**Problem details**
Rewrite the rows from the line with "Is (x=185, y=260)" to the line with "[299,263], [418,219], [396,106], [33,136]", replacing "ordered" with "arranged" and leaving everything else unchanged.

** Begin Record extracts **

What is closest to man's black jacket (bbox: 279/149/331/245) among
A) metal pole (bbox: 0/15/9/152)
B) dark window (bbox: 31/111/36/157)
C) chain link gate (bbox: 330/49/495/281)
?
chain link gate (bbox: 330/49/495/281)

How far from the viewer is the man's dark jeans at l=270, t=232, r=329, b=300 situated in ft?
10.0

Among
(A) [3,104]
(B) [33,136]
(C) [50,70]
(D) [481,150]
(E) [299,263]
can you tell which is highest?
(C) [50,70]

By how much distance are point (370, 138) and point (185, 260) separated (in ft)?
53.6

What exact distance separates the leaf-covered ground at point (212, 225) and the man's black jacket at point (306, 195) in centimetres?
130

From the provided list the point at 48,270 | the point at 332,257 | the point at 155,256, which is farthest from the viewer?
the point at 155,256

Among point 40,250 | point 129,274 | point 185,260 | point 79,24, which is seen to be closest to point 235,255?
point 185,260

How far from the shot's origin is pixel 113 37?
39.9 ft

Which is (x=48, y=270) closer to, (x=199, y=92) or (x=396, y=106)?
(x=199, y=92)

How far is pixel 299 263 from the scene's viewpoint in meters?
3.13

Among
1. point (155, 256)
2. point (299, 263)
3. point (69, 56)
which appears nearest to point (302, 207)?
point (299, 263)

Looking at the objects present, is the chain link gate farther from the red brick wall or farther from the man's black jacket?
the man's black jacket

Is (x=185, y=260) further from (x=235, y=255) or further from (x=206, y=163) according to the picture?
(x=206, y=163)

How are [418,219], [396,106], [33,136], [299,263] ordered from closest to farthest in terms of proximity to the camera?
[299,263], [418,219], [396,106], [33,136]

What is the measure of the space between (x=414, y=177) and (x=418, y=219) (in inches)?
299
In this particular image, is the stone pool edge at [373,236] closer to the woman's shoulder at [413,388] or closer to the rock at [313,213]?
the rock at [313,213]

** End Record extracts **
** Begin Record extracts **

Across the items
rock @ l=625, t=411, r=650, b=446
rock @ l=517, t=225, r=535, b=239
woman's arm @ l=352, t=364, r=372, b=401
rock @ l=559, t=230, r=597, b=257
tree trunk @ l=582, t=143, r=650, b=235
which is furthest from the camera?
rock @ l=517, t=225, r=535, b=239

** End Record extracts **
** Begin Record extracts **

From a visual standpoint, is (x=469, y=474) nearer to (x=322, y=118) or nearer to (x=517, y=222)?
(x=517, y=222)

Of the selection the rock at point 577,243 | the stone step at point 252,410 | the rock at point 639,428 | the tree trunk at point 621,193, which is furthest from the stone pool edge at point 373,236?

** End Record extracts **

**Reply to the task**
Is (x=185, y=260) further from (x=235, y=255) or further from (x=206, y=163) according to the picture?
(x=206, y=163)

How are [418,219], [396,106], [33,136], [299,263] arranged from closest to farthest in terms of proximity to the camera?
[299,263], [418,219], [396,106], [33,136]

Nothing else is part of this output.